**Aim**
Below is a block of records: output all of them exactly and leave out the pictures.

**Dataset records**
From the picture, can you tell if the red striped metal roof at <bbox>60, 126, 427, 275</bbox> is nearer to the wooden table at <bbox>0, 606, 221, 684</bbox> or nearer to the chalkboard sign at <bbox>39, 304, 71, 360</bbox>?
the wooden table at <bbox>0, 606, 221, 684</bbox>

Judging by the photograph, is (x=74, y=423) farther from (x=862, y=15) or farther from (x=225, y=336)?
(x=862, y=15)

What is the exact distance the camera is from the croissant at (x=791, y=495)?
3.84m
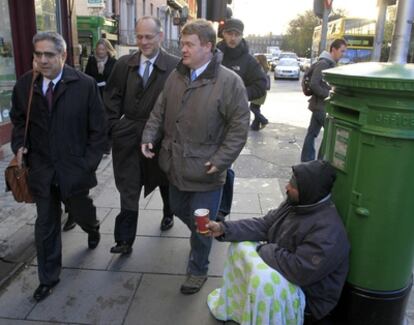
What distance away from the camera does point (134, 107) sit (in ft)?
11.0

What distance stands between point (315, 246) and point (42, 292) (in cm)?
192

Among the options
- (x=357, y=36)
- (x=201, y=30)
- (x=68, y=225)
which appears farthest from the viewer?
(x=357, y=36)

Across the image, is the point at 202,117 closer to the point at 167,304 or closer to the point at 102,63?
the point at 167,304

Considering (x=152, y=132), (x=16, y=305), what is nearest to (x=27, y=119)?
(x=152, y=132)

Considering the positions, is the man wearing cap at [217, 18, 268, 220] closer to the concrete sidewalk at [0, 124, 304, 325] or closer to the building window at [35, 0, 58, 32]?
the concrete sidewalk at [0, 124, 304, 325]

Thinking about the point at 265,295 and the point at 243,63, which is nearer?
the point at 265,295

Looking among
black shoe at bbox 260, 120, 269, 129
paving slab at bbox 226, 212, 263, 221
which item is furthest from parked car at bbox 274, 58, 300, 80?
paving slab at bbox 226, 212, 263, 221

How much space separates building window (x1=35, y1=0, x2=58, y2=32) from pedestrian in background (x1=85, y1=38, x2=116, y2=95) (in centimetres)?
121

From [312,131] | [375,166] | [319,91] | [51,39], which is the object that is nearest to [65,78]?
[51,39]

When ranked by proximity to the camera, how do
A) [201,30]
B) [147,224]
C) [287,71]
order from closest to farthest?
[201,30] → [147,224] → [287,71]

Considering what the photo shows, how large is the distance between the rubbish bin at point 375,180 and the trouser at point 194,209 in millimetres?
874

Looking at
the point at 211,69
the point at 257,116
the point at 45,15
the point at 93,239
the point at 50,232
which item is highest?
the point at 45,15

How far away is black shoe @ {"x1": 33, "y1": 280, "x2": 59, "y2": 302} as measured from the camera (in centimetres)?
297

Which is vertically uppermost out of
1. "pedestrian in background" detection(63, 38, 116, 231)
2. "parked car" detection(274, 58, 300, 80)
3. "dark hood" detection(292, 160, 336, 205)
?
"pedestrian in background" detection(63, 38, 116, 231)
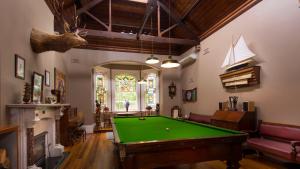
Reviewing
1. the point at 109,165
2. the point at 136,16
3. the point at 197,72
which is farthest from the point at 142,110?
the point at 109,165

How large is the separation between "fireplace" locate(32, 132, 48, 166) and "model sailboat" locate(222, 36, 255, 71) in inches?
194

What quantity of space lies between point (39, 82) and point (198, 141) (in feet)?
11.6

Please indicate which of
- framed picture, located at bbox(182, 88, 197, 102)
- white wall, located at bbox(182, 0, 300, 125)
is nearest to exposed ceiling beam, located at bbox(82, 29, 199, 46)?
white wall, located at bbox(182, 0, 300, 125)

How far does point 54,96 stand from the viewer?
16.5 ft

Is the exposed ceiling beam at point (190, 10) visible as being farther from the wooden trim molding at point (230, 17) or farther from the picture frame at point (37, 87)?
the picture frame at point (37, 87)

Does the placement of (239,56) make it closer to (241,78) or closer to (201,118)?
(241,78)

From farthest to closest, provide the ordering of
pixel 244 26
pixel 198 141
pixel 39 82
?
pixel 244 26 < pixel 39 82 < pixel 198 141

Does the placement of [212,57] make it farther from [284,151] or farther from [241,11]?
[284,151]

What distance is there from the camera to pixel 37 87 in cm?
381

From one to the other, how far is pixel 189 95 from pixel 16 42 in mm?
6401

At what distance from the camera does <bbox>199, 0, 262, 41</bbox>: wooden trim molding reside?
4610 millimetres

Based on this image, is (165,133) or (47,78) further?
(47,78)

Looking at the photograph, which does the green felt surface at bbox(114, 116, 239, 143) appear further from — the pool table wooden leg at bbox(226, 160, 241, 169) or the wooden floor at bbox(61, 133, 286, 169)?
the wooden floor at bbox(61, 133, 286, 169)

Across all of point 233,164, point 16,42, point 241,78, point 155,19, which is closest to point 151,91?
point 155,19
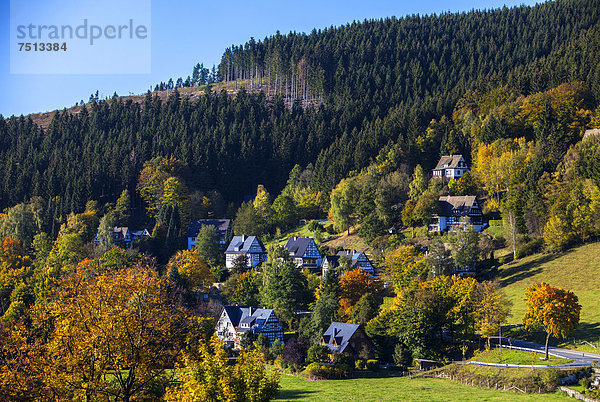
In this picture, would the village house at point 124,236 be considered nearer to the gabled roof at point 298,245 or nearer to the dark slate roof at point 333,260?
the gabled roof at point 298,245

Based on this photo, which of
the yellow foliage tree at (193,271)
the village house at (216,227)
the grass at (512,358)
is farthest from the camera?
the village house at (216,227)

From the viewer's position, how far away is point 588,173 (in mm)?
78750

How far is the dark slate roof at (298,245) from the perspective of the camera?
293ft

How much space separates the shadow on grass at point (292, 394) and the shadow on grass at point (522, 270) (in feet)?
107

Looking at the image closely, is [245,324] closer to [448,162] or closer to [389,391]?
[389,391]

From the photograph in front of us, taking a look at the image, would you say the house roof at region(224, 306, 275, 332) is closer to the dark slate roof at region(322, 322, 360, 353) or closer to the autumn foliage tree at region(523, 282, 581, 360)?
the dark slate roof at region(322, 322, 360, 353)

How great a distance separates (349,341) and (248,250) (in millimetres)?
40539

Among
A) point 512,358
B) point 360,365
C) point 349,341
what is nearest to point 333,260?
point 349,341

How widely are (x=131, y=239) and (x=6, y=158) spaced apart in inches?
2544

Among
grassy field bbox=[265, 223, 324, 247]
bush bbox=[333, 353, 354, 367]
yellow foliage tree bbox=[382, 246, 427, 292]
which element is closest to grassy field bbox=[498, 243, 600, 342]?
yellow foliage tree bbox=[382, 246, 427, 292]

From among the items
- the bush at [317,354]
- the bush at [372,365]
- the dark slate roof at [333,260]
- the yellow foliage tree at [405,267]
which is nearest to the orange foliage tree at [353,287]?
the yellow foliage tree at [405,267]

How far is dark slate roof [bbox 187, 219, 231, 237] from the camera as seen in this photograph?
354 feet

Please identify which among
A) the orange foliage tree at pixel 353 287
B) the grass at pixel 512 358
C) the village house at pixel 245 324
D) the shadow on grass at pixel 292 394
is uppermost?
the orange foliage tree at pixel 353 287

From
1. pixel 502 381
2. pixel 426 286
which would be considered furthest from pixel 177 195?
pixel 502 381
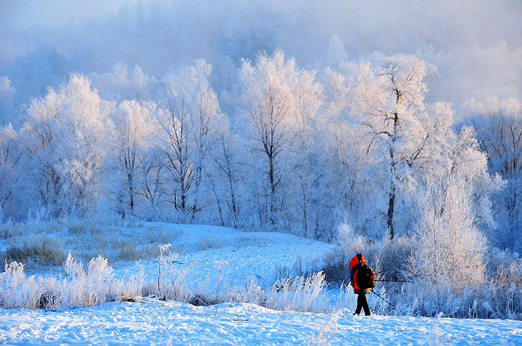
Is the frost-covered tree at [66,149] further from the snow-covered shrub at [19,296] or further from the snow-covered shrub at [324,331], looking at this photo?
the snow-covered shrub at [324,331]

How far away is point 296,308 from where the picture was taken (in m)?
6.52

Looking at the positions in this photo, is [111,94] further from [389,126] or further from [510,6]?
[510,6]

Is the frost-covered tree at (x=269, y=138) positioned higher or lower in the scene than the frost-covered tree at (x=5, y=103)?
lower

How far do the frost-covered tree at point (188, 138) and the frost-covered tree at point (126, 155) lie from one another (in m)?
2.05

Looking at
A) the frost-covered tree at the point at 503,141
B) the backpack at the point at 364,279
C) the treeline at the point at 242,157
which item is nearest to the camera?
the backpack at the point at 364,279

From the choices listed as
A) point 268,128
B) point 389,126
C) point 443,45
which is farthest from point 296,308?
point 443,45

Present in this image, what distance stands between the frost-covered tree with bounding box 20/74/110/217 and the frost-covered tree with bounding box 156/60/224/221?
6.28 m

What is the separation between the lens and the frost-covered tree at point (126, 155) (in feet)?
94.4

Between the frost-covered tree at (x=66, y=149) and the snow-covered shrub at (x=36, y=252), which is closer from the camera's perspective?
the snow-covered shrub at (x=36, y=252)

**Final result**
From the picture, can you tell if the red striped metal roof at <bbox>60, 126, 427, 275</bbox> is nearer to the wooden table at <bbox>0, 606, 221, 684</bbox> or nearer to the chalkboard sign at <bbox>39, 304, 71, 360</bbox>?
the wooden table at <bbox>0, 606, 221, 684</bbox>

Judging by the photograph, is (x=74, y=423) farther from (x=862, y=15) or farther from (x=225, y=336)?
(x=862, y=15)

What is the exact distance the camera is from the croissant at (x=791, y=495)?
3.84m
What distance away from the camera does point (134, 107) sit (in ft)?
11.0

What distance stands between point (315, 246) and point (42, 292) (in cm)?
192

Among the options
- (x=357, y=36)
- (x=201, y=30)
- (x=68, y=225)
which appears farthest from the viewer?
(x=357, y=36)

Across the image, is the point at 202,117 closer to the point at 167,304 or closer to the point at 102,63?
the point at 167,304

Considering (x=152, y=132), (x=16, y=305), what is nearest to (x=27, y=119)?
(x=152, y=132)

Considering the positions, is the man wearing cap at [217, 18, 268, 220] closer to the concrete sidewalk at [0, 124, 304, 325] or closer to the building window at [35, 0, 58, 32]?
the concrete sidewalk at [0, 124, 304, 325]

Thinking about the point at 265,295 and the point at 243,63, which is nearer?
the point at 265,295

Looking among
black shoe at bbox 260, 120, 269, 129
paving slab at bbox 226, 212, 263, 221
which item is furthest from parked car at bbox 274, 58, 300, 80?
paving slab at bbox 226, 212, 263, 221

How much space separates building window (x1=35, y1=0, x2=58, y2=32) from pedestrian in background (x1=85, y1=38, x2=116, y2=95) (in centimetres)?
121

From [312,131] | [375,166] | [319,91] | [51,39], which is the object that is nearest to [65,78]?
[51,39]

When ranked by proximity to the camera, how do
A) [201,30]
B) [147,224]
C) [287,71]
order from closest to farthest?
[201,30] → [147,224] → [287,71]

Considering what the photo shows, how large is the distance between the rubbish bin at point 375,180 and the trouser at point 194,209 in millimetres?
874

Looking at
the point at 211,69
the point at 257,116
the point at 45,15
the point at 93,239
the point at 50,232
which item is highest?
the point at 45,15

How far away is black shoe @ {"x1": 33, "y1": 280, "x2": 59, "y2": 302} as measured from the camera (in centimetres)?
297

Which is vertically uppermost out of
1. "pedestrian in background" detection(63, 38, 116, 231)
2. "parked car" detection(274, 58, 300, 80)
3. "dark hood" detection(292, 160, 336, 205)
?
"pedestrian in background" detection(63, 38, 116, 231)
Reviewing
1. the point at 109,165
2. the point at 136,16
3. the point at 197,72
which is farthest from the point at 142,110?
the point at 109,165

How large is the separation between "fireplace" locate(32, 132, 48, 166) and "model sailboat" locate(222, 36, 255, 71) in inches?
194

What quantity of space lies between point (39, 82) and point (198, 141) (in feet)?
11.6

Please indicate which of
- framed picture, located at bbox(182, 88, 197, 102)
- white wall, located at bbox(182, 0, 300, 125)
is nearest to exposed ceiling beam, located at bbox(82, 29, 199, 46)?
white wall, located at bbox(182, 0, 300, 125)

How far does point 54,96 stand from the viewer?
16.5 ft

Is the exposed ceiling beam at point (190, 10) visible as being farther from the wooden trim molding at point (230, 17) or farther from the picture frame at point (37, 87)?
the picture frame at point (37, 87)

Does the placement of (239,56) make it closer to (241,78) or closer to (201,118)?
(241,78)

From farthest to closest, provide the ordering of
pixel 244 26
pixel 198 141
pixel 39 82
?
pixel 244 26 < pixel 39 82 < pixel 198 141

Does the placement of [212,57] make it farther from [284,151] or farther from [241,11]?
[284,151]

What distance is there from the camera to pixel 37 87 in cm?
381

From one to the other, how far is pixel 189 95 from pixel 16 42 in mm?
6401

At what distance from the camera does <bbox>199, 0, 262, 41</bbox>: wooden trim molding reside?
4610 millimetres

Based on this image, is (165,133) or (47,78) further?
(47,78)

Looking at the photograph, which does the green felt surface at bbox(114, 116, 239, 143) appear further from — the pool table wooden leg at bbox(226, 160, 241, 169) or the wooden floor at bbox(61, 133, 286, 169)?
the wooden floor at bbox(61, 133, 286, 169)

Across all of point 233,164, point 16,42, point 241,78, point 155,19, which is closest to point 151,91?
point 155,19
In this picture, would the village house at point 124,236 be considered nearer to the gabled roof at point 298,245 or nearer to the dark slate roof at point 333,260?
the gabled roof at point 298,245

Based on this photo, which of
the yellow foliage tree at (193,271)
the village house at (216,227)
the grass at (512,358)
is farthest from the camera?
the village house at (216,227)

From the viewer's position, how far away is point 588,173 (in mm)?
78750

How far is the dark slate roof at (298,245) from the perspective of the camera?
293ft

How much space separates the shadow on grass at point (292, 394) and the shadow on grass at point (522, 270) (in feet)?
107

Looking at the image closely, is [245,324] closer to [448,162] or closer to [389,391]?
[389,391]

From the photograph in front of us, taking a look at the image, would you say the house roof at region(224, 306, 275, 332) is closer to the dark slate roof at region(322, 322, 360, 353) or closer to the autumn foliage tree at region(523, 282, 581, 360)?
the dark slate roof at region(322, 322, 360, 353)

How great a distance separates (349,341) and (248,250) (in millimetres)?
40539

Among
A) point 512,358
B) point 360,365
C) point 349,341
what is nearest to point 333,260?
point 349,341

How widely are (x=131, y=239) and (x=6, y=158) spaced apart in inches?
2544

Among
grassy field bbox=[265, 223, 324, 247]
bush bbox=[333, 353, 354, 367]
yellow foliage tree bbox=[382, 246, 427, 292]
which element is closest to grassy field bbox=[498, 243, 600, 342]?
yellow foliage tree bbox=[382, 246, 427, 292]

From among the items
- the bush at [317,354]
- the bush at [372,365]
- the dark slate roof at [333,260]
- the yellow foliage tree at [405,267]
which is nearest to the orange foliage tree at [353,287]?
the yellow foliage tree at [405,267]

How far is dark slate roof [bbox 187, 219, 231, 237] from the camera as seen in this photograph?
354 feet

Please identify which among
A) the orange foliage tree at pixel 353 287
B) the grass at pixel 512 358
C) the village house at pixel 245 324
D) the shadow on grass at pixel 292 394
is uppermost?
the orange foliage tree at pixel 353 287

From
1. pixel 502 381
2. pixel 426 286
which would be considered furthest from pixel 177 195?
pixel 502 381
Is the frost-covered tree at [66,149] further from the snow-covered shrub at [19,296] or further from the snow-covered shrub at [324,331], looking at this photo?
the snow-covered shrub at [324,331]

How far away is point 296,308 from where the picture was taken (in m)?
6.52

Looking at the positions in this photo, is [111,94] further from [389,126] or further from [510,6]?
[510,6]

Is the frost-covered tree at (x=269, y=138) positioned higher or lower in the scene than the frost-covered tree at (x=5, y=103)?
lower

How far do the frost-covered tree at point (188, 138) and the frost-covered tree at point (126, 155) lie from one another (in m)?
2.05

Looking at
A) the frost-covered tree at the point at 503,141
B) the backpack at the point at 364,279
C) the treeline at the point at 242,157
which item is nearest to the camera?
the backpack at the point at 364,279

From the choices listed as
A) point 268,128
B) point 389,126
C) point 443,45
which is farthest from point 296,308?
point 443,45

Present in this image, what distance stands between the frost-covered tree with bounding box 20/74/110/217 and the frost-covered tree with bounding box 156/60/224/221?
6.28 m

What is the separation between the lens and the frost-covered tree at point (126, 155) (in feet)?
94.4

Between the frost-covered tree at (x=66, y=149) and the snow-covered shrub at (x=36, y=252), which is closer from the camera's perspective?
the snow-covered shrub at (x=36, y=252)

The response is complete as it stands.